Desde muy jovencito, me di cuenta de mi genuina vocación: ingeniero de caminos y puentes. A los diez años, mis progenitores ya quedaron prendados de su primogénito, un servidor, cuando observaron el pesebre, el belén, que había realizado sin ayuda de nadie durante aquellos años más fríos y grises, meteorológica y políticamente hablando. Era todo un lujo recrearse en unos puentes y unos caminos que daba gozo ver. Mi decisión vocacional fue total.

Mi determinación, sin embargo, nacía con un pequeño problema: mi vagancia natural. Una vez terminado el bachillerato (con astucia más que con estudio y esfuerzo), puse rumbo a conseguir un título universitario que no me reportara el apartarme de la vida contemplativa y, mucho menos, del disfrute de mi libertad innegociable. Así, con esta premisa, me puse en contacto con un antiguo compañero de colegio, auténtico experto en burlar las legalidades más evidentes, un chaval con una genial capacidad para cualquier tipo de falsificaciones; lo suyo también era vocacional. De este modo, y con un objetivo cristalino, le encargué (a cambio de discos de Los Brincos) la confección de un título “oficial” de licenciado en ingeniería de caminos y puentes, con la consiguiente firma del Jefe del Estado, sus sellos característicos y, cómo no, de una preciosa orla con las fotos de mis “compañeros ficticios” y su parafernalia gráfica legal.
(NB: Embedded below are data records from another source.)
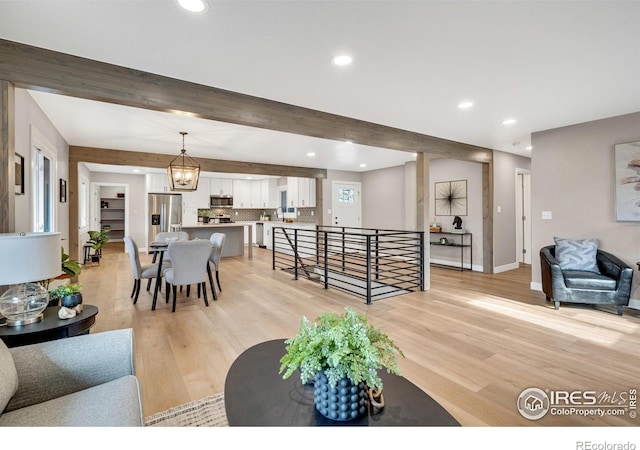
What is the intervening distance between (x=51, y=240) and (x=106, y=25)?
1384mm

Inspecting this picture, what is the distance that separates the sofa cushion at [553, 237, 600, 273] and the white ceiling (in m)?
1.62

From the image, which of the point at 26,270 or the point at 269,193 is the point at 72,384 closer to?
the point at 26,270

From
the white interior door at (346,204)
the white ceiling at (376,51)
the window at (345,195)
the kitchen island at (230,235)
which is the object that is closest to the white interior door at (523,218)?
the white ceiling at (376,51)

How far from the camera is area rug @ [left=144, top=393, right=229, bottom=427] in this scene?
69.4 inches

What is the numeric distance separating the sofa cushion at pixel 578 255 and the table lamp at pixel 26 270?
202 inches

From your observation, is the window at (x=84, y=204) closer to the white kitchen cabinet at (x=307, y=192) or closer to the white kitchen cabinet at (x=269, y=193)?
the white kitchen cabinet at (x=269, y=193)

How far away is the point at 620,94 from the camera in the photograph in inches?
125

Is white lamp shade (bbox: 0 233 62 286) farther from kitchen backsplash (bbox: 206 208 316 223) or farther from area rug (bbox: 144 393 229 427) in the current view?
kitchen backsplash (bbox: 206 208 316 223)

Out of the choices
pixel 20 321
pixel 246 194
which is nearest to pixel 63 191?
pixel 20 321

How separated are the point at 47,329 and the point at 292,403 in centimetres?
155

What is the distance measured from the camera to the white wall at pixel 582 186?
3.83 metres

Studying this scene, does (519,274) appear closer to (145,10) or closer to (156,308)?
(156,308)
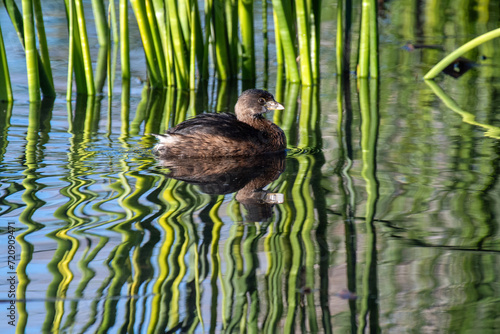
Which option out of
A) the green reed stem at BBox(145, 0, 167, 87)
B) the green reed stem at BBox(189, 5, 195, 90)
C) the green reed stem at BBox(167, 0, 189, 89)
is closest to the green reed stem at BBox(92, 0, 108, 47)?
the green reed stem at BBox(145, 0, 167, 87)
El trabajo que mi “asalariado” realizó fue de una finura asombrosa, con una fidelidad artística y legal de primer orden y digna de ser exhibida en un posible museo de reproducción y adulteración de documentos oficiales. Ya tenía mi título.

Debo explicar que -en el transcurso de los años que dura el estudio de esta carrera, cuatro- yo tuve que disimular frente a la sociedad que me rodeaba, padres, familia y amigos incluidos. Solía ir, todas las mañanas, al cine Bonanova a ver las sesiones matinales, un par de filmes de serie C y, de paso, gamberrear un poco hacía el signo de cuernos delante del proyector de cine para que se reflejara la sombra en la gigantesca pantalla y (esto era un clásico) lanzaba judías al patio de butacas desde el anfiteatro mientras simulaba, mediante arcadas sonoras, un vómito de urgencia.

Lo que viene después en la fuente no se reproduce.